More robots means fewer lab coats. Image source: Ginkgo Bioworks.
Investors are going crazy for everything and anything associated with the Internet of Things, or machine-to-machine communication. After all, the field has the potential to add significant efficiency gains throughout the global economy in applications ranging from household appliances to agriculture to industrial manufacturing. While it is rarely discussed, the Internet of Things also has the potential to revolutionize biotechnology laboratories and research and development efforts — perhaps creating substantially more value for biotech than in any other headline-grabbing applications.
The leaders in automated biotech lab services might not be household names today, but they’re racing to build next-generation biofabrication facilities that will be difficult, if not impossible (or, at the very least, very expensive) to compete with. In other words, the early movers could be the only players in the market for quite some time, which could force future biotech companies to adopt business models strikingly different from those observed today.
What makes the Internet of Things incredibly important for biotech?
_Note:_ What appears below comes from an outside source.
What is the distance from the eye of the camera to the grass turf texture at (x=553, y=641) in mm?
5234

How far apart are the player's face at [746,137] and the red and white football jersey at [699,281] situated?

What, exactly, does automated and interconnected biotech research look like? And what does it mean for companies such as Intrexon and Amyris ? Let’s look at how automation and the Internet of Things are upending decades-old standards in the biotech industry.
Biotech’s oldest problem, solved?
The biotech facilities of the future will rely increasingly on automation. Why? Consider what a typical day in a traditional biotech research lab looks like. Researchers sit at the bench, furiously hand write detailed parameters of their experiment (temperature, pH, oxygen content, and the like), tediously move small volumes in and out of test tubes hundreds of times, and track labels for dozens or hundreds (or more) of samples.
One big problem: humans make mistakes. They write down the wrong parameter (or forget altogether), add the wrong liquid to the wrong test tube, and mislabel samples. Even when an experiment is performed perfectly, two labs can produce very different results. Reproducibility is biotech’s oldest problem.
Image source: Laurence Livermore/Flickr.
In 2011, healthcare leader Bayer took a random sample of drug development studies published in peer reviewed journals, while Amgen did the same in 2012. Each company performed the same experiments outlined in the studies in their state-of-the-art facilities to see if they could produce the same published result. Bayer found that no more than 25% of the results could be reproduced, while Amgen could only replicate results 11% of the time.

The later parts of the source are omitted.